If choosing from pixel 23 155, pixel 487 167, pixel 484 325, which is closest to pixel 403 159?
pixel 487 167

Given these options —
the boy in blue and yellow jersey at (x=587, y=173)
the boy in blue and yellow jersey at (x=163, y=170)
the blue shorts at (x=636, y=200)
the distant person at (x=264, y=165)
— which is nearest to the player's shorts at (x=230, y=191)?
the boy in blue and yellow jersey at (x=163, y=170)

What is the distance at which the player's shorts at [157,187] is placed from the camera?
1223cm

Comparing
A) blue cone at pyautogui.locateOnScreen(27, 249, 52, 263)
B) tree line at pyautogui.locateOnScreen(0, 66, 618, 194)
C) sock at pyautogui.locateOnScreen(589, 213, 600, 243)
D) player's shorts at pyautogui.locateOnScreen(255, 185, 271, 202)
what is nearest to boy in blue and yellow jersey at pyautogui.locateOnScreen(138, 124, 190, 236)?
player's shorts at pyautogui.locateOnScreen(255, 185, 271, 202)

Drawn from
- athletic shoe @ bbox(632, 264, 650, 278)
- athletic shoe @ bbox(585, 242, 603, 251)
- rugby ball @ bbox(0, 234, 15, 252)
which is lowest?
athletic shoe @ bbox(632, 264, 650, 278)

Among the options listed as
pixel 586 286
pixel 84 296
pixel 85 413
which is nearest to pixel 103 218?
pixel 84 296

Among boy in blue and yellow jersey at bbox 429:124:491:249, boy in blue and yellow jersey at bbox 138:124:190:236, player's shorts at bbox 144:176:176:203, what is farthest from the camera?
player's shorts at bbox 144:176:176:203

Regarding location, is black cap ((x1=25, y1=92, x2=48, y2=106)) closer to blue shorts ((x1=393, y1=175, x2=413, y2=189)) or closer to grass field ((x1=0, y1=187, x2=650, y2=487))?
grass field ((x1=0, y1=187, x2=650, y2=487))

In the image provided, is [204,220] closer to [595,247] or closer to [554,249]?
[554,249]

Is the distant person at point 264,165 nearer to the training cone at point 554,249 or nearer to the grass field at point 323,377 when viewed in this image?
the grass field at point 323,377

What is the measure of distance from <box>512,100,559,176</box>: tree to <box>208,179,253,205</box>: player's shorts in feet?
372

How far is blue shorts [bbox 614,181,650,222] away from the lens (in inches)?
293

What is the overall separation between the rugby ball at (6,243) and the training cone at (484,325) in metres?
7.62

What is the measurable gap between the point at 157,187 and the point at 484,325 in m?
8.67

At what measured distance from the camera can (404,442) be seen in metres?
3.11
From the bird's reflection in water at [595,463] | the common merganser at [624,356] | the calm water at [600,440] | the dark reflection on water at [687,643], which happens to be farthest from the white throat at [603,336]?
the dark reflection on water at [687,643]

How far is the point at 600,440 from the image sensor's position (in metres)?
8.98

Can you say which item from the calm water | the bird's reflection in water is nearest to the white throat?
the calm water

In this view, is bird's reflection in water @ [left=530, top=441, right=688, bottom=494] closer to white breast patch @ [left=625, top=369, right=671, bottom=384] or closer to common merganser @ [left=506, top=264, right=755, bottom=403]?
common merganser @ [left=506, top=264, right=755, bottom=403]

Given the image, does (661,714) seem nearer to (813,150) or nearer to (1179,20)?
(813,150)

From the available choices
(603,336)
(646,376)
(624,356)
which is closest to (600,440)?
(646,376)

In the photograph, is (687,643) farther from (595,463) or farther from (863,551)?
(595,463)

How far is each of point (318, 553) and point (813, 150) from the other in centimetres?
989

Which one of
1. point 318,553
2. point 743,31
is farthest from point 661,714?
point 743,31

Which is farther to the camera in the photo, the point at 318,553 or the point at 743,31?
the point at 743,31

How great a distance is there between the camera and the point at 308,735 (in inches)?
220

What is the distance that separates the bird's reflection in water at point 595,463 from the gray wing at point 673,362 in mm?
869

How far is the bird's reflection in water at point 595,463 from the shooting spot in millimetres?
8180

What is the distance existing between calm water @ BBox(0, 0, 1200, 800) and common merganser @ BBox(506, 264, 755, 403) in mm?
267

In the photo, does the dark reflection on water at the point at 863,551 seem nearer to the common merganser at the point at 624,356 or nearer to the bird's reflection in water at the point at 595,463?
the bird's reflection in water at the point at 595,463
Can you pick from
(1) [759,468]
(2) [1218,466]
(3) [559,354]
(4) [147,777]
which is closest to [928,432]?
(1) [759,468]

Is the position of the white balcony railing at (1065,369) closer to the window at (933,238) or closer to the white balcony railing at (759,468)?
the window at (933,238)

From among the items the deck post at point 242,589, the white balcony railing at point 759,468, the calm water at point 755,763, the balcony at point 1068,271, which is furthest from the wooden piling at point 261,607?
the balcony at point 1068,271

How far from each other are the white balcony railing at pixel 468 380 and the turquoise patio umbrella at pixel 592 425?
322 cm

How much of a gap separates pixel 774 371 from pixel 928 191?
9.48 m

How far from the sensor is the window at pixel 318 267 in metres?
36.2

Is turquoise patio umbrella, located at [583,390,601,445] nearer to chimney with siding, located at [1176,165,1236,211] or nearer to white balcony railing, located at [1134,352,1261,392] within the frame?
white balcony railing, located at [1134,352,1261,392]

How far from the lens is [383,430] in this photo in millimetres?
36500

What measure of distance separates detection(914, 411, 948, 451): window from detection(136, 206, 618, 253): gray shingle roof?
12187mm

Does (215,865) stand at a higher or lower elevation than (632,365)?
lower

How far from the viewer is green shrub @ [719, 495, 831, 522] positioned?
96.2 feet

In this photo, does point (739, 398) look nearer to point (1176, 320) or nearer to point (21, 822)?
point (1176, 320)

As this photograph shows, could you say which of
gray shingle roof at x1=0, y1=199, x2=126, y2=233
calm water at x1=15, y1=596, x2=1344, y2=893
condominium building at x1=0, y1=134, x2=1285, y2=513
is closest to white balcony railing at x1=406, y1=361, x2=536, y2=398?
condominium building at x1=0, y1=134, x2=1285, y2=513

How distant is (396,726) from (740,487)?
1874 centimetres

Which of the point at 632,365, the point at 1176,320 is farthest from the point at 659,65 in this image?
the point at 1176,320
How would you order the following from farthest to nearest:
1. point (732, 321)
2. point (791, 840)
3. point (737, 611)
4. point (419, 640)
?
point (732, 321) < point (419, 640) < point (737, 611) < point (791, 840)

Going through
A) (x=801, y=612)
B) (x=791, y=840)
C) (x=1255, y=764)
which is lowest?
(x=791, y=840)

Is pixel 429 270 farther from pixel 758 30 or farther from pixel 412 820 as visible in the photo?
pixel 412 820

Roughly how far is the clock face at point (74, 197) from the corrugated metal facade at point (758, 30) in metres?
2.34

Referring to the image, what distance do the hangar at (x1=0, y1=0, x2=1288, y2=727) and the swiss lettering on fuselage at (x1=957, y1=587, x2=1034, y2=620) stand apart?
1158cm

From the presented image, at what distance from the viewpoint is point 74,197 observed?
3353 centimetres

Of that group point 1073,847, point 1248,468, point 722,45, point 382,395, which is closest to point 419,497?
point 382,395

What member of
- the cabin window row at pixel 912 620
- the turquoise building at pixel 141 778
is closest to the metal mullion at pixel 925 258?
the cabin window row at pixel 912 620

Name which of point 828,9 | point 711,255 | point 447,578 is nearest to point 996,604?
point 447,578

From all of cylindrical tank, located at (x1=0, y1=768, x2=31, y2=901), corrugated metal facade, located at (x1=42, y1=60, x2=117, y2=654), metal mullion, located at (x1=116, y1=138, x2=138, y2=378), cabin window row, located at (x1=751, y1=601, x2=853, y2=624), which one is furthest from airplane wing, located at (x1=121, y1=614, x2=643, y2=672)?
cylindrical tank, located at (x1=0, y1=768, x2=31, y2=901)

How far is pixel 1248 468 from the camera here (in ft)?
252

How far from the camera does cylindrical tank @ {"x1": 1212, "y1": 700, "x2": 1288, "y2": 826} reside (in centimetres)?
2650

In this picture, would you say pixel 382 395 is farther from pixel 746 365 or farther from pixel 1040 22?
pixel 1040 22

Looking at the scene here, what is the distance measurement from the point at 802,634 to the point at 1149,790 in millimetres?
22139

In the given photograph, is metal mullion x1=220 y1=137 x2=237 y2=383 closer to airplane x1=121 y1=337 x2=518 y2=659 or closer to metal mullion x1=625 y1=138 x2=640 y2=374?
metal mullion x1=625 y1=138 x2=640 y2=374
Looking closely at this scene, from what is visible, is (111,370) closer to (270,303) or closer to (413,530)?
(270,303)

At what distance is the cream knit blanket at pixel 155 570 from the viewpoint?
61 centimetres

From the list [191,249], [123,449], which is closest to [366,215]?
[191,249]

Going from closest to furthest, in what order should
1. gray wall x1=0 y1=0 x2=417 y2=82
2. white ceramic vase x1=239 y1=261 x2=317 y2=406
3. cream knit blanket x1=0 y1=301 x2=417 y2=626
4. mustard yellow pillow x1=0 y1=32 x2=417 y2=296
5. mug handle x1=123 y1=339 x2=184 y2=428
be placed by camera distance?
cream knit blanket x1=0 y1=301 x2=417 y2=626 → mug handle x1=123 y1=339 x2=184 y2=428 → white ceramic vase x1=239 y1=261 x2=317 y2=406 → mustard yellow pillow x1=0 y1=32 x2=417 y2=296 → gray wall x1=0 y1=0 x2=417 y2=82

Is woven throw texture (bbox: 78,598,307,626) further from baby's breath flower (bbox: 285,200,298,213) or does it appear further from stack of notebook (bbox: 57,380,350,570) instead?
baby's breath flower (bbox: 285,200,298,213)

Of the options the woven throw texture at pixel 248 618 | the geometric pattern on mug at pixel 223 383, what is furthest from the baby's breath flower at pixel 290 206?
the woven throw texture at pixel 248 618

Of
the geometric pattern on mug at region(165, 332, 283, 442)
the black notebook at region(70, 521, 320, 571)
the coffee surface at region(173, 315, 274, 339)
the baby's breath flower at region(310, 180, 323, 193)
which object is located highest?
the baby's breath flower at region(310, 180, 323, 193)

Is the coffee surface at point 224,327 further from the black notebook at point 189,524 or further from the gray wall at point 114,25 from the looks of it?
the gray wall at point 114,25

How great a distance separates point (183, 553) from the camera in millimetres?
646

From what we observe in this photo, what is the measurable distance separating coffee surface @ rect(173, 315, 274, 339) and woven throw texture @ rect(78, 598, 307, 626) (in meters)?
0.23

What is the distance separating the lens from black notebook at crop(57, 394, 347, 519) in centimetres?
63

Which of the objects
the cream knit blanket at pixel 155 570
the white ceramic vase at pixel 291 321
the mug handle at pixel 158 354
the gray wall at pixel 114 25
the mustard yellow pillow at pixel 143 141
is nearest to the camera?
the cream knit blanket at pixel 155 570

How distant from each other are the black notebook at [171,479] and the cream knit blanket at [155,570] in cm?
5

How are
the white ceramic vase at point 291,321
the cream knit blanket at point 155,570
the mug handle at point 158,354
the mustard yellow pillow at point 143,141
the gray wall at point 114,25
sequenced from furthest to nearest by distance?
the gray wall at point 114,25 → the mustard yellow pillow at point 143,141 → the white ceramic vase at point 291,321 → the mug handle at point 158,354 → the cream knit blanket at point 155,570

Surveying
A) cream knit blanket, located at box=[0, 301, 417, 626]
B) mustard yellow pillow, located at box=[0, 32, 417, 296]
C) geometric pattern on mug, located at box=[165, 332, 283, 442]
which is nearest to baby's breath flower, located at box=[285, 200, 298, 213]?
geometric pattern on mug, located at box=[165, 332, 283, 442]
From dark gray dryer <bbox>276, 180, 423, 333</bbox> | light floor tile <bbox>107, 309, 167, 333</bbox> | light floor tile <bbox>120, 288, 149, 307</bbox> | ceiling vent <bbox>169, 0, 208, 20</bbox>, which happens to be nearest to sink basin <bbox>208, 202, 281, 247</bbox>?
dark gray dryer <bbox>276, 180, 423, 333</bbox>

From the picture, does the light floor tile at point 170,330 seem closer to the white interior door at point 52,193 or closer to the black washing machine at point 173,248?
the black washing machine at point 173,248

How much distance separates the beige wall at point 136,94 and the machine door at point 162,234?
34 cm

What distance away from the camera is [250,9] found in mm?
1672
━━━━━━
> _WORK TO BE COMPLETED_:
Set out exactly the run of lines that begins at the line holding "From dark gray" and ends at the last line of the data.

> _COMPLETE OUTPUT_:
From dark gray dryer <bbox>276, 180, 423, 333</bbox> | light floor tile <bbox>107, 309, 167, 333</bbox> | light floor tile <bbox>120, 288, 149, 307</bbox> | ceiling vent <bbox>169, 0, 208, 20</bbox>, which happens to be nearest to sink basin <bbox>208, 202, 281, 247</bbox>?
dark gray dryer <bbox>276, 180, 423, 333</bbox>

From the picture, does the light floor tile at point 170,330 seem closer to the white interior door at point 52,193 or closer to the black washing machine at point 173,248?
the black washing machine at point 173,248

How much distance separates the beige wall at point 136,94 and the machine door at point 162,234?
34 cm

What distance away from the camera is [250,9] found in mm?
1672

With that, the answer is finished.